*** Opening of Records supplied ***

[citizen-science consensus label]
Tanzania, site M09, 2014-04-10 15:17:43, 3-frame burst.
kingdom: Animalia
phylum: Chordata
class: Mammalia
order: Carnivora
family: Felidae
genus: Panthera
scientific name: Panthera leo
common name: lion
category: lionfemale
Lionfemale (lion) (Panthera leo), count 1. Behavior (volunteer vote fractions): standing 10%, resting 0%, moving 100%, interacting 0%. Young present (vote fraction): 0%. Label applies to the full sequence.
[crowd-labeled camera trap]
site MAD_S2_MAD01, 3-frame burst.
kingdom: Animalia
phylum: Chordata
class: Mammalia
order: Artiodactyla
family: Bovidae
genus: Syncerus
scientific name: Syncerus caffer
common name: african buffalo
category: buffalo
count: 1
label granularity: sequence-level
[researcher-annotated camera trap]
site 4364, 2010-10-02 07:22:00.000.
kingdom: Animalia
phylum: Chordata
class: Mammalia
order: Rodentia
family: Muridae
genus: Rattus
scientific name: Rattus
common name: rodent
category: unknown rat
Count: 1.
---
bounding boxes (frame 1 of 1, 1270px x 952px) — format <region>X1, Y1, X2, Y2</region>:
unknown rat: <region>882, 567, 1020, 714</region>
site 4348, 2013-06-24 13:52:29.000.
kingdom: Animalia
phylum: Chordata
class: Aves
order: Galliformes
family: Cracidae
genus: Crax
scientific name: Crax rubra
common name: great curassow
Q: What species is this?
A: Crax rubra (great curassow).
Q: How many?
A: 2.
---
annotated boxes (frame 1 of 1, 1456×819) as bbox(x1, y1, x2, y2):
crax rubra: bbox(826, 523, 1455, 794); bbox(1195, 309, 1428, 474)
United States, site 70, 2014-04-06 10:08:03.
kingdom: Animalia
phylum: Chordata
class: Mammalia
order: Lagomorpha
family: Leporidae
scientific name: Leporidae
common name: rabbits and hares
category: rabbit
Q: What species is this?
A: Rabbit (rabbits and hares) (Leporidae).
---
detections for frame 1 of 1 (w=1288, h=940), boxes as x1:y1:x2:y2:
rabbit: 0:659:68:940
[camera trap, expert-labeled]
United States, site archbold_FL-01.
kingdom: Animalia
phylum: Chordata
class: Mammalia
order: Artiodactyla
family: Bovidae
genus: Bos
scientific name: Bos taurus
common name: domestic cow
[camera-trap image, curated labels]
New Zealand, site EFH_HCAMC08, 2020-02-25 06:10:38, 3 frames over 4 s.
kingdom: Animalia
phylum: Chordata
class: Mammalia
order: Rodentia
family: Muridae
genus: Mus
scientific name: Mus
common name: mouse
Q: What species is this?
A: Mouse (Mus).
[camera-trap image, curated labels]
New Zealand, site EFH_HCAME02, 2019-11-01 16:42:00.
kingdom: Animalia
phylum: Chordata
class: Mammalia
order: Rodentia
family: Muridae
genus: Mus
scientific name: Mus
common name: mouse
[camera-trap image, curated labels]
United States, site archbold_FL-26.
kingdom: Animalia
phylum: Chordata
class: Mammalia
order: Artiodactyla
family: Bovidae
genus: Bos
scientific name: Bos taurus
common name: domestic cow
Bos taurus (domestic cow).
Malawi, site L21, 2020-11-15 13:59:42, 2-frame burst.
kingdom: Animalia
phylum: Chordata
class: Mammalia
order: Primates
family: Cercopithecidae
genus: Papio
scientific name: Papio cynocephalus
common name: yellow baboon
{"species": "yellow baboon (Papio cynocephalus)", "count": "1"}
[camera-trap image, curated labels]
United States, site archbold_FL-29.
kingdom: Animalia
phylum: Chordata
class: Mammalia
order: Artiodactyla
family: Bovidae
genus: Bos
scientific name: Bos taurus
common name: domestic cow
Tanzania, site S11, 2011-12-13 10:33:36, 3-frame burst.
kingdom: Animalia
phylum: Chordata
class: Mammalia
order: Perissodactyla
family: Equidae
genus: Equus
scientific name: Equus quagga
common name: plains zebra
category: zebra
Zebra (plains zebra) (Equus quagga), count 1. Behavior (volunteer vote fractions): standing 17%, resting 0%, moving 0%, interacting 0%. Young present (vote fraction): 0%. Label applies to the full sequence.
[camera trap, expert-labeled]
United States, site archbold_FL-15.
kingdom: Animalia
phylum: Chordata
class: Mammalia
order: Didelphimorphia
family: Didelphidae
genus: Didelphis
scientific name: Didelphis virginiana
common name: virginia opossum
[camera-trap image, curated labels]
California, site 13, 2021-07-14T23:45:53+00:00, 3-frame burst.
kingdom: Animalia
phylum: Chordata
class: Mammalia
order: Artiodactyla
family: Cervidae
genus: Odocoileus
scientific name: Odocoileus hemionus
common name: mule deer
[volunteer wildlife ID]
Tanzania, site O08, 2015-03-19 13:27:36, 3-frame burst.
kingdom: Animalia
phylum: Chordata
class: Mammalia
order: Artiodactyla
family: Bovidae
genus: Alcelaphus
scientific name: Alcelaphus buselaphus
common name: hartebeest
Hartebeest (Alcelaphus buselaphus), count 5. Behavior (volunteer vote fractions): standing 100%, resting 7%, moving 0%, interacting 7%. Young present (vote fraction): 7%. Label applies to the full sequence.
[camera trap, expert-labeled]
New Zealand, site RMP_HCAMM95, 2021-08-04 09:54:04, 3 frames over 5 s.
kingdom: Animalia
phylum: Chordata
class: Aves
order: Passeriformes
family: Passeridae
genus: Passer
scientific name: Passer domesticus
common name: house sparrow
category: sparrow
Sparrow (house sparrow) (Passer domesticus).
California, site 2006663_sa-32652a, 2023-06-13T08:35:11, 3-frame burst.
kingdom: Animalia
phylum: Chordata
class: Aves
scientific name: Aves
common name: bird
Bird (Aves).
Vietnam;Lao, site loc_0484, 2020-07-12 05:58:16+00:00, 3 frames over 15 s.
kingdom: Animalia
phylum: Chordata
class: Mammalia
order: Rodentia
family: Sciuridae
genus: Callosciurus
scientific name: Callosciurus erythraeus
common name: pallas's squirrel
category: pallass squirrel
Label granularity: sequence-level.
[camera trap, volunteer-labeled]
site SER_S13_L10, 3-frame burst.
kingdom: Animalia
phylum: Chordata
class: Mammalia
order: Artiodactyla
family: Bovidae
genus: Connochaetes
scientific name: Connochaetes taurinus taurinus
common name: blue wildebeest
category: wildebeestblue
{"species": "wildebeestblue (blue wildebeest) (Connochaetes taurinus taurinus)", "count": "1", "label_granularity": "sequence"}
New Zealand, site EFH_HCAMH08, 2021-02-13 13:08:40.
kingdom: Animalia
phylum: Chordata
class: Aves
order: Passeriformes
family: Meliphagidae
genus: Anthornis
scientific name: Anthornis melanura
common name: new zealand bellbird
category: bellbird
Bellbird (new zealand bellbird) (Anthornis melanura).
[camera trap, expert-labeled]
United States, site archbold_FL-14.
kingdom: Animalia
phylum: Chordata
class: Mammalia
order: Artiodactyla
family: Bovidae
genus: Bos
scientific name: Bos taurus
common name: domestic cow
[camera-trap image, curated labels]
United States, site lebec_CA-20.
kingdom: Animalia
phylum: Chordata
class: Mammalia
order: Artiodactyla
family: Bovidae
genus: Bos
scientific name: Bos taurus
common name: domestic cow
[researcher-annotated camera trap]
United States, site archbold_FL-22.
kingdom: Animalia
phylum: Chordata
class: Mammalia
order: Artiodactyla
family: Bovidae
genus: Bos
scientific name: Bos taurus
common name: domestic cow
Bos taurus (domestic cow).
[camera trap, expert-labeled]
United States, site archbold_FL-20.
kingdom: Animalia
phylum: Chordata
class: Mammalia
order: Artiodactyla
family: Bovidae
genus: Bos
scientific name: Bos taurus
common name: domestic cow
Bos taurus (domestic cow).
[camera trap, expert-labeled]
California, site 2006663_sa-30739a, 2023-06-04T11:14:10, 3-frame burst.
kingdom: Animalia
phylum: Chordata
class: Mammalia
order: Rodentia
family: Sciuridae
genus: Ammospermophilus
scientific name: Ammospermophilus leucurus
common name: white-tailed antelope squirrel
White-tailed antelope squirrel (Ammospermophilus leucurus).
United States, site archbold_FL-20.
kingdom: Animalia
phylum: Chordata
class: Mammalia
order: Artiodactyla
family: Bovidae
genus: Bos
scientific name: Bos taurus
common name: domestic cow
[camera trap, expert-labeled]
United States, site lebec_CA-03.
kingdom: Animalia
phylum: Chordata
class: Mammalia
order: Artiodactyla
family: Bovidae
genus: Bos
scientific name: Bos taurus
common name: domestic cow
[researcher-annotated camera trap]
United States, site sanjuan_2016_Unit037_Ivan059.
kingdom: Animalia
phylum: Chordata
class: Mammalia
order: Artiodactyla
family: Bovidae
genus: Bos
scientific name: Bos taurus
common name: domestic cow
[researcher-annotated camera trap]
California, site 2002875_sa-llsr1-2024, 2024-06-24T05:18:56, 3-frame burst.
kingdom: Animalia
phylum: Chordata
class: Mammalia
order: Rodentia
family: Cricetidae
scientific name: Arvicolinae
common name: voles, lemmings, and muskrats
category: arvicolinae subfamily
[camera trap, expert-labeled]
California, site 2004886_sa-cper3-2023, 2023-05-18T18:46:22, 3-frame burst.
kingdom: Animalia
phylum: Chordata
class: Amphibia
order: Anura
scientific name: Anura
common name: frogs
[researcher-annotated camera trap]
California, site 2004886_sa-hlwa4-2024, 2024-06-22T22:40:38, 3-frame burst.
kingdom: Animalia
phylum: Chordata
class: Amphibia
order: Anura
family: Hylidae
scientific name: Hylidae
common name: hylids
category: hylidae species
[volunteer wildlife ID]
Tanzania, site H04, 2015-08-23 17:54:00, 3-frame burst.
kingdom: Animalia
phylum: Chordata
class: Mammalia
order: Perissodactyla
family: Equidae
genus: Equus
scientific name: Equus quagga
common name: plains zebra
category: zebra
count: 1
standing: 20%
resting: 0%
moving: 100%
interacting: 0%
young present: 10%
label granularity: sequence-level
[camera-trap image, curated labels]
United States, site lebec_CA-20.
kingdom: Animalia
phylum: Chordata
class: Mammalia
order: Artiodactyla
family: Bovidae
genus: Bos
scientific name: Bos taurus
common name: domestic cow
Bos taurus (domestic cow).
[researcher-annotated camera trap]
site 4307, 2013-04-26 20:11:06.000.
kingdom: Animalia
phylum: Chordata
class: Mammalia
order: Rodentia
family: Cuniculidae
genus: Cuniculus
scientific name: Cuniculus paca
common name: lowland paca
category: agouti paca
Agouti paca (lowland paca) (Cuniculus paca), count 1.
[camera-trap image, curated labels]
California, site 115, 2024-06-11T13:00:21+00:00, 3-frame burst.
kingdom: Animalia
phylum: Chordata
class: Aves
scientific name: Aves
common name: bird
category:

*** Close of Records supplied ***

* [Exercise] Once you have checked the entries above, say how many lines include the word "Tanzania", and nothing beyond the number.

* [Problem solution] 4